Let's also examine hedge fund activity in other stocks - not necessarily in the same industry as Palomar Holdings, Inc. (NASDAQ:PLMR) but similarly valued. We will take a look at Vector Group Ltd (NYSE:VGR), Hostess Brands, Inc. (NASDAQ:TWNK), Zymeworks Inc. (NYSE:ZYME), and Gibraltar Industries Inc (NASDAQ:ROCK). This group of stocks' market values are similar to PLMR's market value.
[table] Ticker, No of HFs with positions, Total Value of HF Positions (x1000), Change in HF Position VGR,16,123143,-1 TWNK,30,165605,-7 ZYME,27,654899,3 ROCK,19,103608,-4 Average,23,261814,-2.25 [/table]
View table here if you experience formatting issues.
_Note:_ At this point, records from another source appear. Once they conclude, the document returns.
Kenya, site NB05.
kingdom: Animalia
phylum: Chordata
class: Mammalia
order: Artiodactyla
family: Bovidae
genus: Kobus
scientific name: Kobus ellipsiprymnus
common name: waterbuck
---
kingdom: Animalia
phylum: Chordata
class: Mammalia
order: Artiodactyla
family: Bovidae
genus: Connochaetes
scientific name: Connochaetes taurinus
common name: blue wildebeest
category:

As you can see these stocks had an average of 23 hedge funds with bullish positions and the average amount invested in these stocks was $262 million. That figure was $47 million in PLMR's case. Hostess Brands, Inc. (NASDAQ:TWNK) is the most popular stock in this table. On the other hand Vector Group Ltd (NYSE:VGR) is the least popular one with only 16 bullish hedge fund positions. Compared to these stocks Palomar Holdings, Inc. (NASDAQ:PLMR) is even less popular than VGR. Hedge funds clearly dropped the ball on PLMR as the stock delivered strong returns, though hedge funds' consensus picks still generated respectable returns. Our calculations showed that top 10 most popular stocks among hedge funds returned 41.4% in 2019 and outperformed the S&P 500 ETF (SPY) by 10.1 percentage points. These stocks gained 13.9% in 2020 through June 10th and still beat the market by 14.2 percentage points. A small number of hedge funds were also right about betting on PLMR as the stock returned 35.5% so far in the second quarter and outperformed the market by an even larger margin.